It almost sounds like a joke. “Did you hear the one about the guy who had a stroke, spent nine days in the hospital in Seattle? Yeah, they got him well enough to discharge but then they told him he wasn’t well enough to go home so they sent him to a nursing home.”
No, it’s actually not a joke, it happens every day. And it’s not just stroke patients who find themselves in that state of transition. Joint replacement patients, those with head injuries, fall victims … there are a whole host of injuries and illnesses that require patients to be hospitalized in large, specialized hospitals but then need to be discharged to a lower level of care before they’re well enough to go home. Typically, these patients are sent to skilled nursing facilities, commonly termed as nursing homes, often in the same city as the discharging hospital. For East Lewis County residents, that means an extended stay a long way from home. These facilities are often crowded with a high number of patients for each nurse. It’s not unheard of to find those nurses managing 10-15 patients each.
It doesn’t have to be that way, though. Arbor Health-Morton Hospital has risen to meet the needs of these patients in a much better way with its new Mayo Clinic-based Transitional Care Unit. This service enables our community members to recover close to home and offers a number of important advantages over what nursing homes can offer. “Skilled Nursing Facilities (SNFs) are not connected with a hospital,” Case Manager LeeAnn Evans, R.N., explained, adding that there are big differences between SNFs and Morton Hospital’s Transitional Care Unit.

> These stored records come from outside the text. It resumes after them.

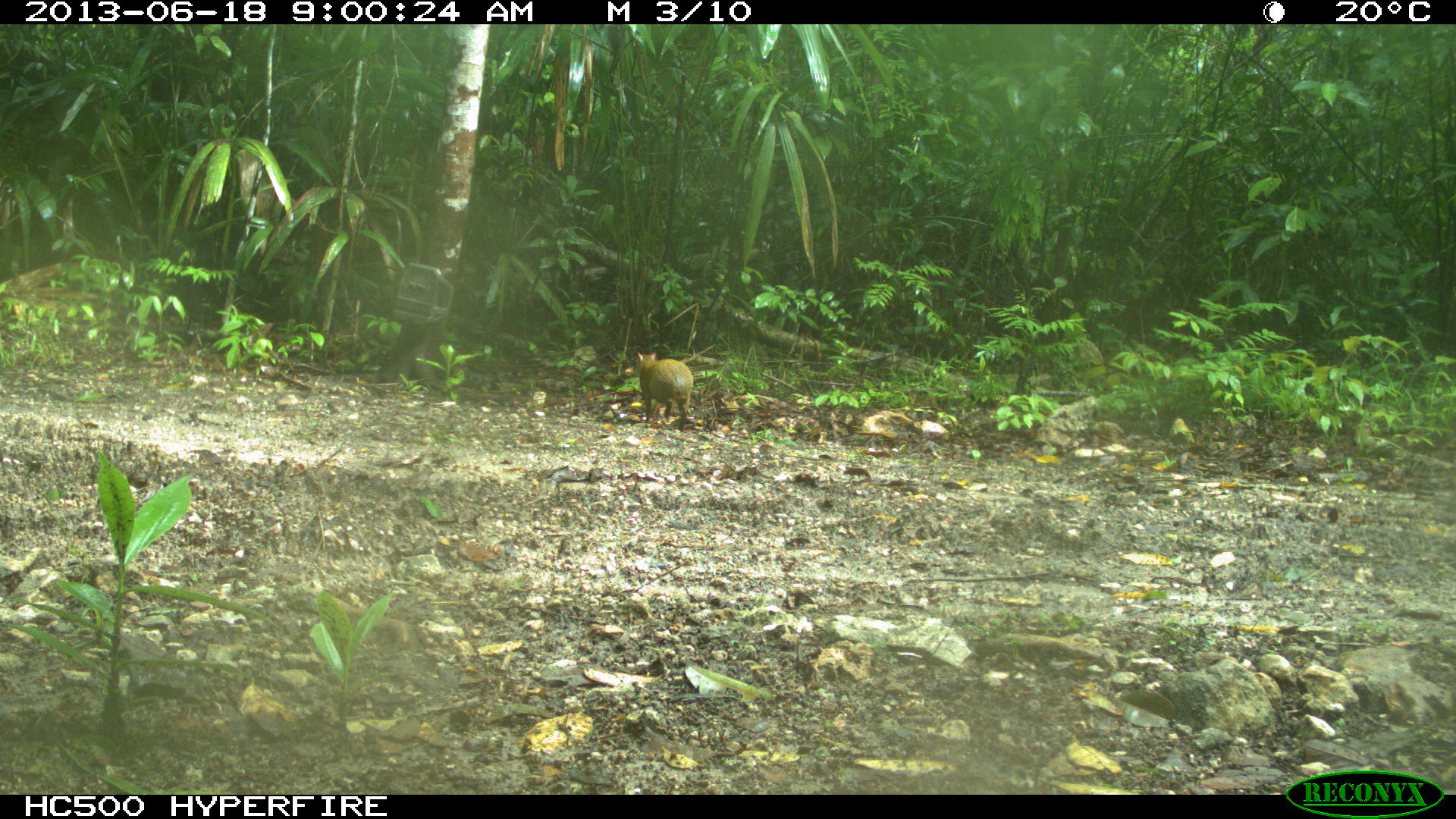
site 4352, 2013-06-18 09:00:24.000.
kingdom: Animalia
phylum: Chordata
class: Mammalia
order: Rodentia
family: Dasyproctidae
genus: Dasyprocta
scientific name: Dasyprocta punctata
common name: central american agouti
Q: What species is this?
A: Dasyprocta punctata (central american agouti).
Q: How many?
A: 1.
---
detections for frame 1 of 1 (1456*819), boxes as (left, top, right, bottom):
dasyprocta punctata: (631, 349, 692, 430)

One aspect that is quickly obvious to patients is that Morton Hospital has a much higher nurse-to-patient ratio with each nurse having only four or five patients to care for compared to the 10-15 in most SNFs. And being in a hospital, there are many additional services readily available—such as an emergency room physician, physical therapy, occupational therapy, speech therapy, radiology, pharmacy, and medical laboratory.
Other than the emergency room doctor and radiology, all of these disciplines and more play a daily part in the patient’s recovery at Morton Hospital’s Transitional Care Unit. “We do daily Interdisciplinary Rounds on every patient every day, including Transitional Care patients,” Evans said. The doctor, physical therapist, nurse, occupational therapist, speech therapist, dietician, diabetes educator, respiratory therapist, case manager, infection preventionist, pharmacist, case manager, and discharge planner meet daily at 8:00 a.m. to review the progress of every patient.

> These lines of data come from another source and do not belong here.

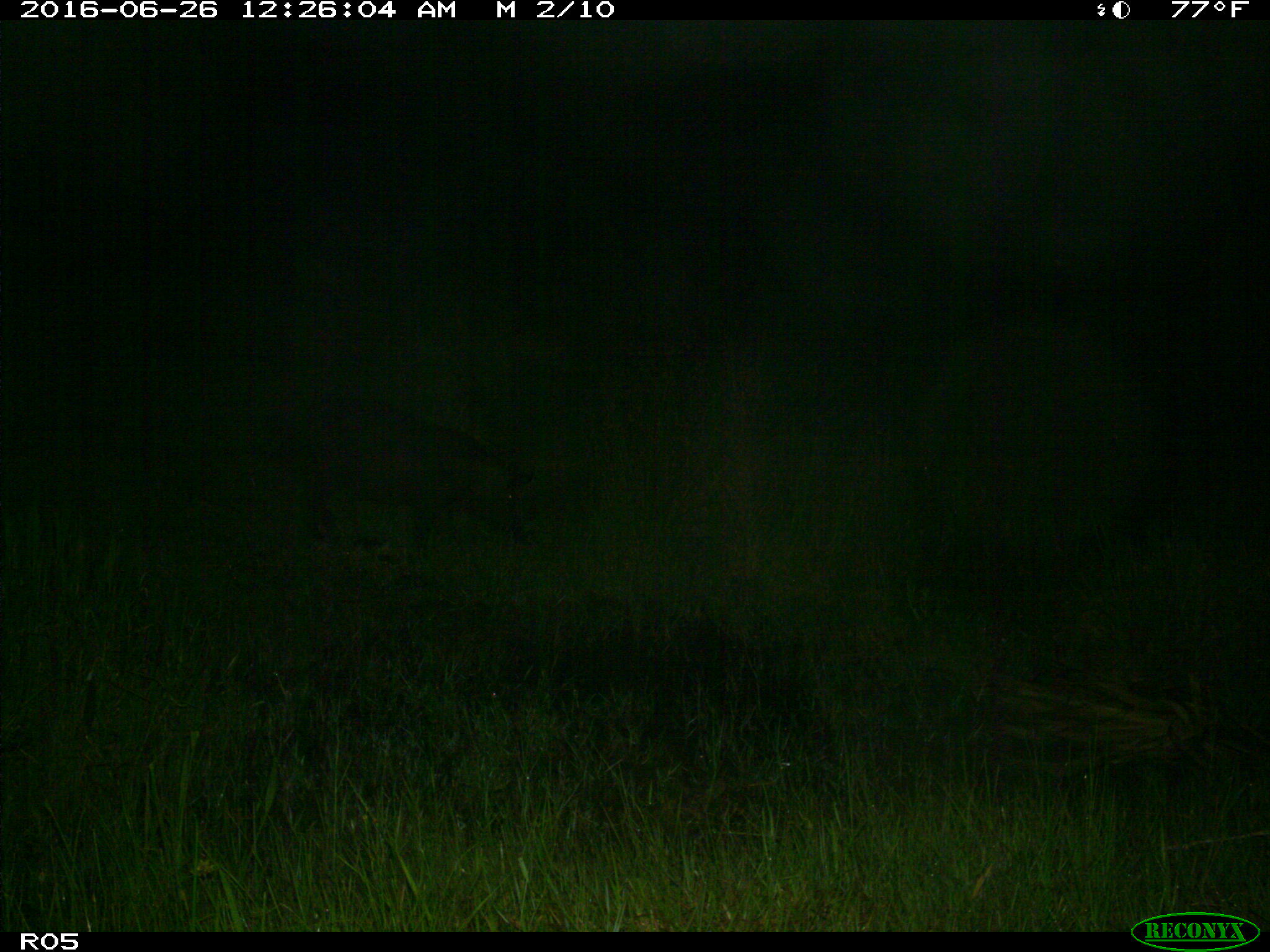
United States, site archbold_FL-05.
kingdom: Animalia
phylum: Chordata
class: Mammalia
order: Artiodactyla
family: Suidae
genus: Sus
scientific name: Sus scrofa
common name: wild boar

“Everyone brings their own expertise to the patient,” Evans said, explaining that they review what’s going well, what’s not going well and what they need to change. “We make a lot of changes during that time,” she said, such as ordering laboratory tests and medication changes.
Each Wednesday, the Interdisciplinary Rounds are taken one step further by visiting each patient’s room as a group. In this meeting, the participants also discuss the goal the patients have set for themselves. Evans said the whole group goes over the goal and makes sure they are either meeting that goal or making progress toward it and then setting new goals when appropriate.

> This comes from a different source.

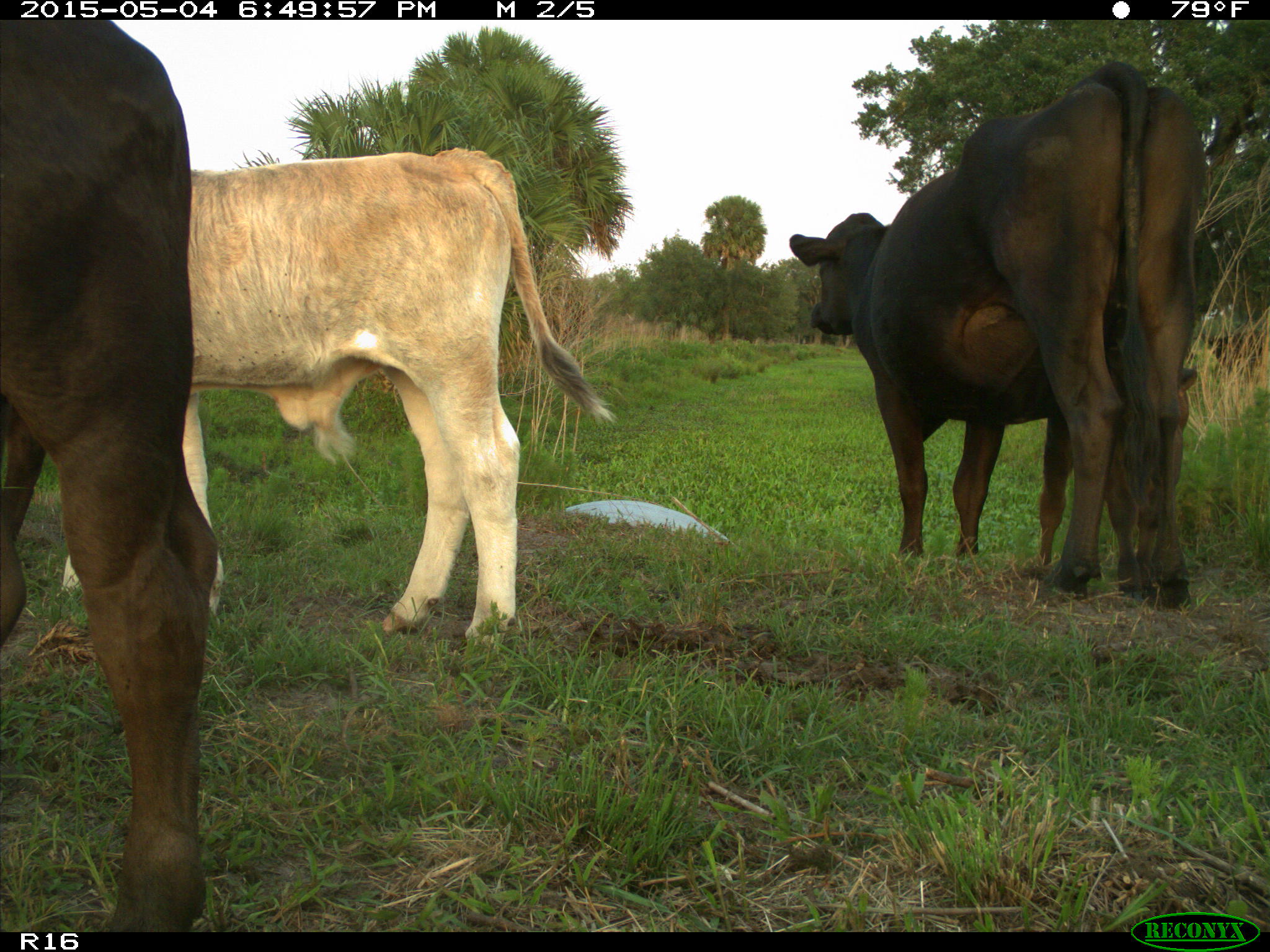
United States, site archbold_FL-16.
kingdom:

It’s not just the local people who believe Morton Hospital is best positioned to provide this care. “Hospital-based Transitional Care is the ideal setting for patients with complex health conditions and post-acute needs,” said Mayo Clinic Pulmonologist Mark Lindsay, M.D. “By offering these services in rural hospitals, patients and families can get high-quality post-acute care close to home. Morton Hospital has the staff, the facilities, and the commitment to deliver exceptional Transitional Care.”